Flashback: Radiohead Play ‘Karma Police’ on ‘Letterman’
When Radiohead played their new single “Karma Police” on The Late Show With David Letterman in August of 1997, most Americans knew them as either the “Creep” band or that group that Alicia Silverstone dismissed as “the maudlin music of the University station” in Clueless. Their new album, OK Computer, received rapturous reviews all over Europe, but in America they were still playing clubs and tiny theaters. Days before the Letterman taping, they played the Lakewood Civic Auditorium near Cleveland, which doubles as a high school auditorium.
But as the group toured relentlessly and word of their amazing album spread beyond campuses, Radiohead started to be seen as a Pink Floyd for the 1990s. They became a cool name to drop and celebrities like Brad Pitt and Jennifer Aniston started coming to their gigs. This is a dream come true for most bands, but Thom Yorke was miserable. They headlined the NEC Arena in Birmingham, England in November of 1997, a show that Yorke later described to Rolling Stone as his low point.
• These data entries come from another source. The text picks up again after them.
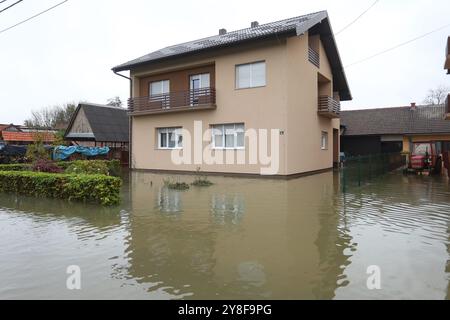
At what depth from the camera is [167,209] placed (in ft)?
26.3

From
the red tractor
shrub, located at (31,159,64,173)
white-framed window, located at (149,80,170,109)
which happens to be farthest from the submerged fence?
white-framed window, located at (149,80,170,109)

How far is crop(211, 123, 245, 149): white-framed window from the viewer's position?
1602 centimetres

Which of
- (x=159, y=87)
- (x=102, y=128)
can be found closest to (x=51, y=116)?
(x=102, y=128)

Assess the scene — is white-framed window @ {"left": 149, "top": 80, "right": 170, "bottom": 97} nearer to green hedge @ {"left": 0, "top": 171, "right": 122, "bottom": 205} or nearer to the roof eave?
the roof eave

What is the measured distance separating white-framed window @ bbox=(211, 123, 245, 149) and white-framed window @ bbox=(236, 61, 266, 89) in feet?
6.32

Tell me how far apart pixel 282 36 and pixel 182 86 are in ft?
20.7

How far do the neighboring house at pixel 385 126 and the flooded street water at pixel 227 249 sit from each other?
2099 centimetres

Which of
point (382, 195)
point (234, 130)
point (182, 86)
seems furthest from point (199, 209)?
point (182, 86)

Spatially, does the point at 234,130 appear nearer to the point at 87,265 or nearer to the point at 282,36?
the point at 282,36

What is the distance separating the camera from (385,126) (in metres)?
28.6

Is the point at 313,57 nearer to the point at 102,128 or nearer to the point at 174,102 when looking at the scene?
the point at 174,102

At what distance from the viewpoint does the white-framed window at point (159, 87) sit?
19078mm

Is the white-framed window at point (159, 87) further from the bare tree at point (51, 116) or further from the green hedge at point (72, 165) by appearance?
the bare tree at point (51, 116)

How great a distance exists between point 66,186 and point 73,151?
15.0 m
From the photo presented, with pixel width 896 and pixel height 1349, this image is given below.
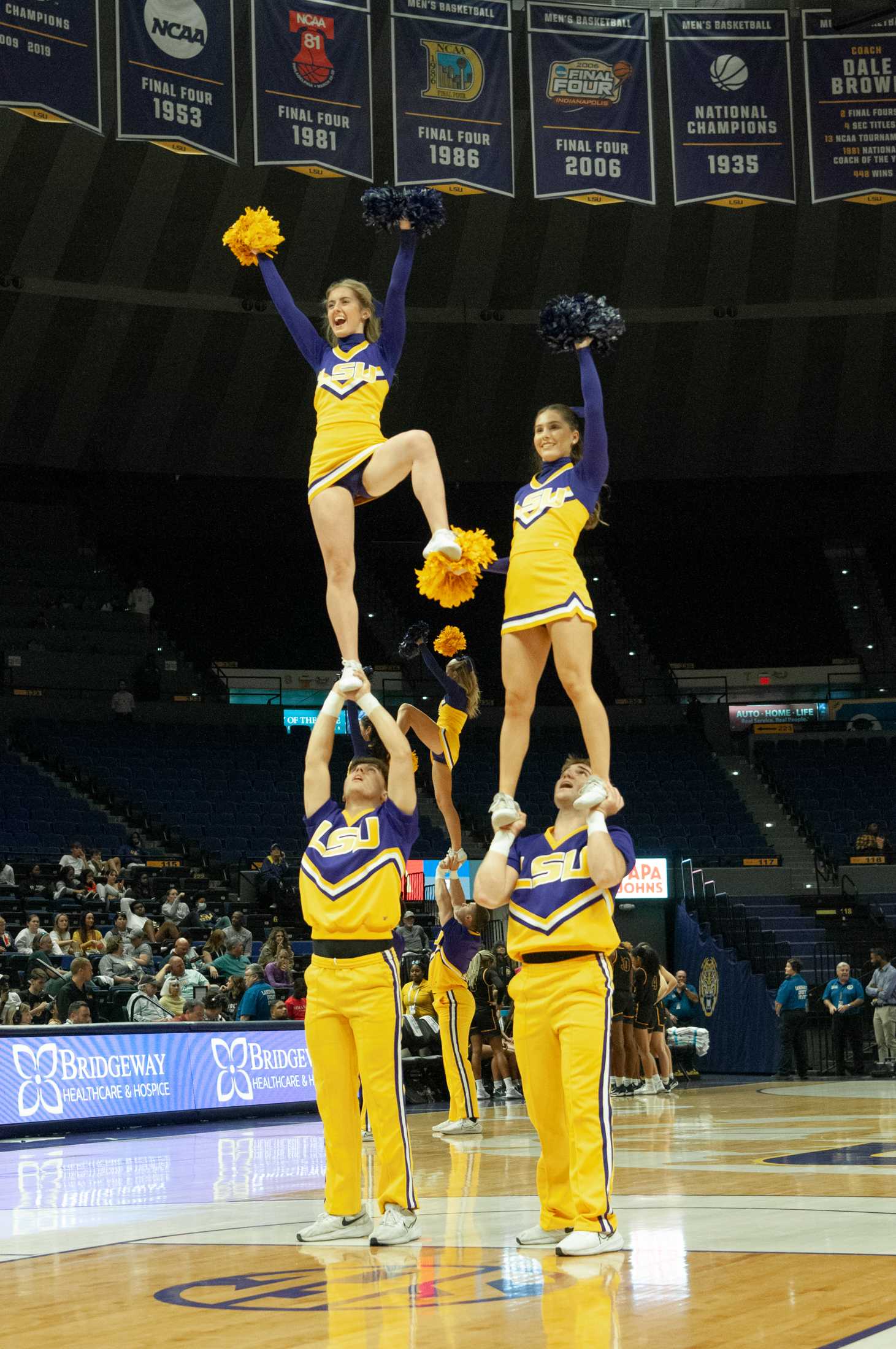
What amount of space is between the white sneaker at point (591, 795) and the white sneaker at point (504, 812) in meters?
0.24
“I came off at the end of that show, sat in the dressing room and couldn’t speak,” he said. “I actually couldn’t speak. People were saying, ‘You all right?’ I knew people were speaking to me. But I couldn’t hear them. And I couldn’t talk. I’d just so had enough. And I was bored with saying I’d had enough. I was beyond that.”
Yorke still had another seven months of heavy touring in front of him, an agonizing experience chronicled in the documentary Meeting People Is Easy. “It’s a record of where we were at, rather than a celebration,” Yorke said of the movie in 2001. “I reject it now. And I find it very weird when other bands pick up on that state of mind, trying to imitate it.”